Nrf2 functions as a biomarker and therapeutic target in lung cancer based on bibliometric analysis and molecular mechanisms.

[BACKGROUND] Lung cancer is one of the malignant tumors with high morbidity and mortality worldwide. Nuclear factor E2-ralated factor 2 (Nrf2), a critical antioxidant transcription factor, has been identified to play a significant role in the pathogenesis, progression and chemoresistance of lung cancer through its dysregulated activation. The present investigation sought to enhance our understanding of the global research landscape concerning Nrf2 in lung cancer by employing a bibliometric methodology.

[METHODS] The present study retrieved relevant articles and reviews concerning Nrf2 in lung cancer from the Web of Science Core Collection and Scopus databases.

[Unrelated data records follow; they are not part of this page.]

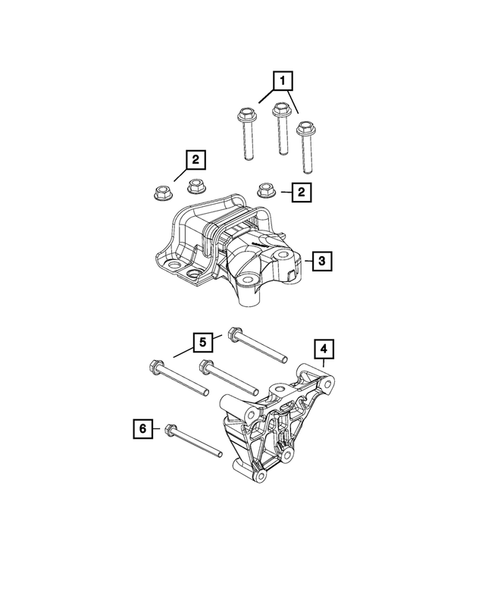 1
2
2
3
5
4
6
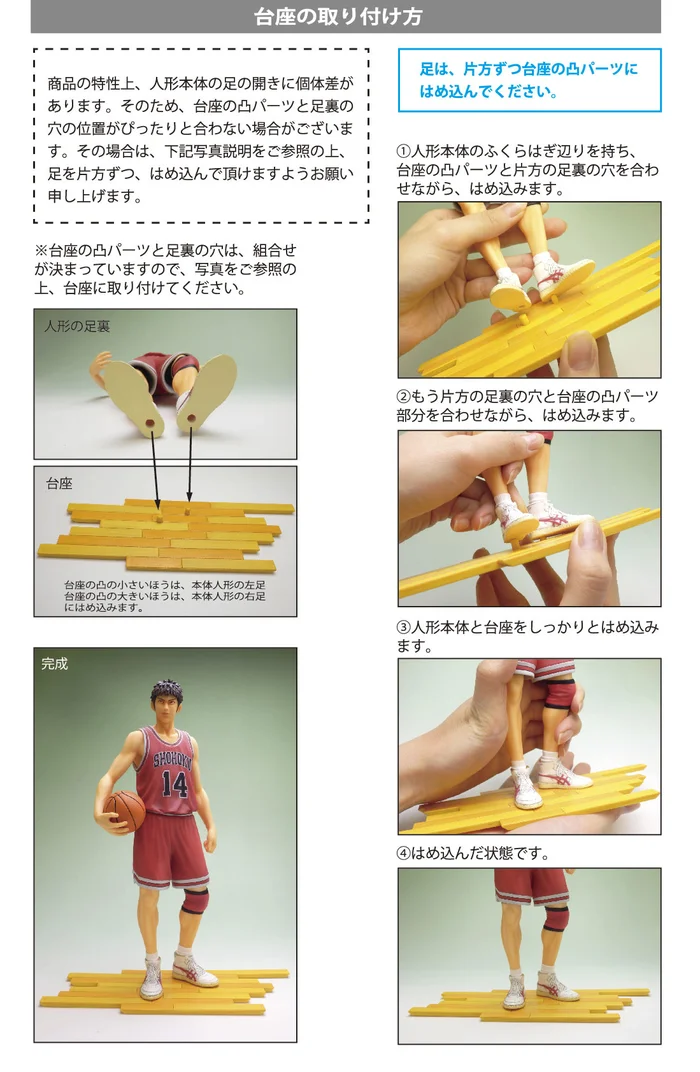 台座の取り付け方

商品の特性上、人形本体の足の開きに個体差があります。そのため、台座の凸パーツと足裏の穴の位置がぴったりと合わない場合がございます。その場合は、下記写真説明をご参照の上、足を片方ずつ、はめ込んで頂けますようお願い申し上げます。

※台座の凸パーツと足裏の穴は、組合せが決まっていますので、写真をご参照の上、台座に取り付けてください。

人形の足裏

台座

台座の凸の小さいほうは、本体人形の左足
台座の凸の大きいほうは、本体人形の右足
にはめ込みます。

完成

SHOHOKU
14

足は、片方ずつ台座の凸パーツにはめ込んでください。

①人形本体のふくらはぎ辺りを持ち、台座の凸パーツと片方の足裏の穴を合わせながら、はめ込みます。

②もう片方の足裏の穴と台座の凸パーツ部分を合わせながら、はめ込みます。

③人形本体と台座をしっかりとはめ込みます。

④はめ込んだ状態です。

A comprehensive bibliometric analysis was conducted utilizing a suite of tools including Microsoft Excel, Python, CiteSpace, VOSviewer, R (bibliometrix), and Charticulator to evaluate various aspects such as publication productivity, contributing nations, affiliated institutions, prominent authors, influential journals, co-cited references, and thematic keywords.

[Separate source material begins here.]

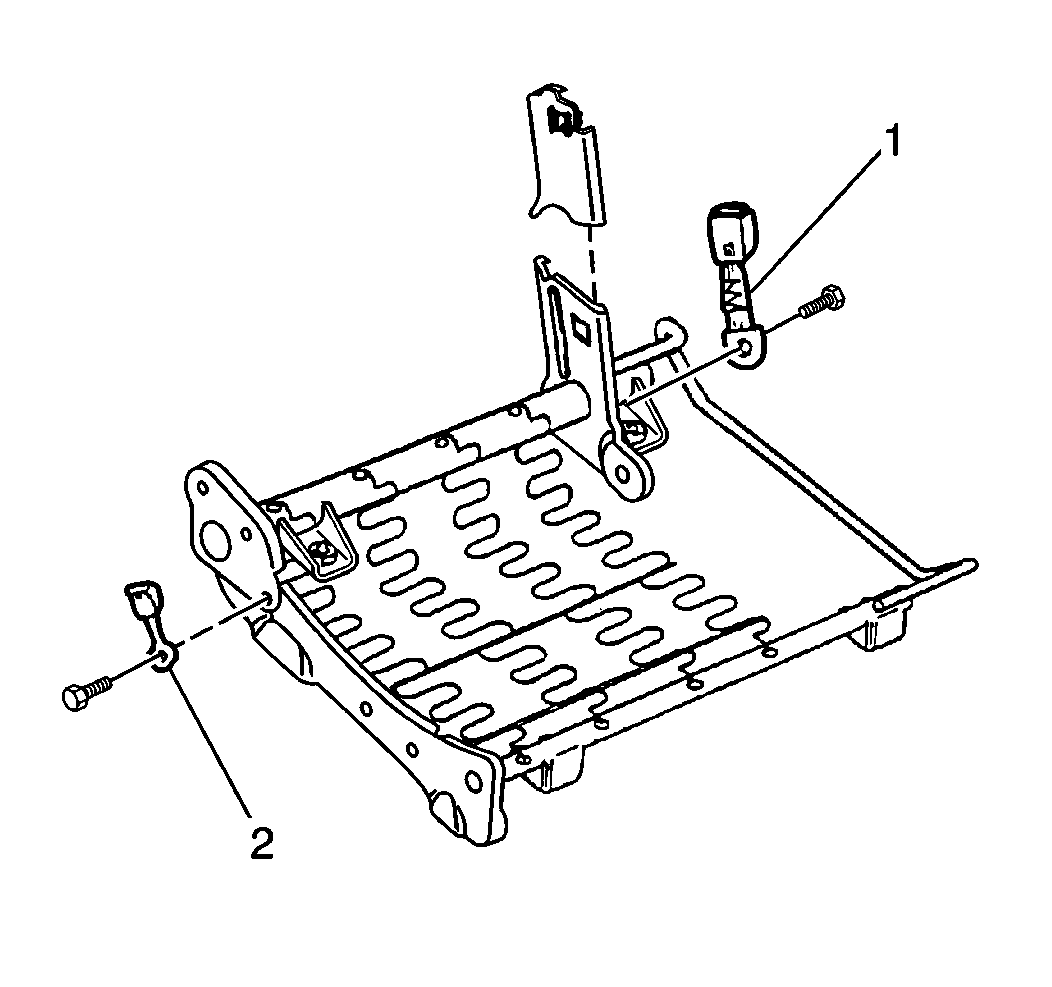 1

2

[RESULTS] The study encompassed 1931 publications, showing a marked rise in citations from 2002 to 2025. China dominated the publication landscape, with several leading institutions contributing. Professors Masayuki Yamamoto and Shyam Biswal were identified as key contributors. Cancer Research was the most prolific journal. Nrf2 played a central role in lung cancer research, with research hotspots evolving from basic studies to clinical treatment strategies and increasing interest in specific lung cancer subtypes, reflecting the multidimensional and interdisciplinary development of the field.

[CONCLUSION] Research on Nrf2 in lung cancer has shifted from basic cell typing to studies of oxidation and programmed cell death, and it is time to dissect upstream regulators and create targeted Nrf2 modulators for personalized treatment.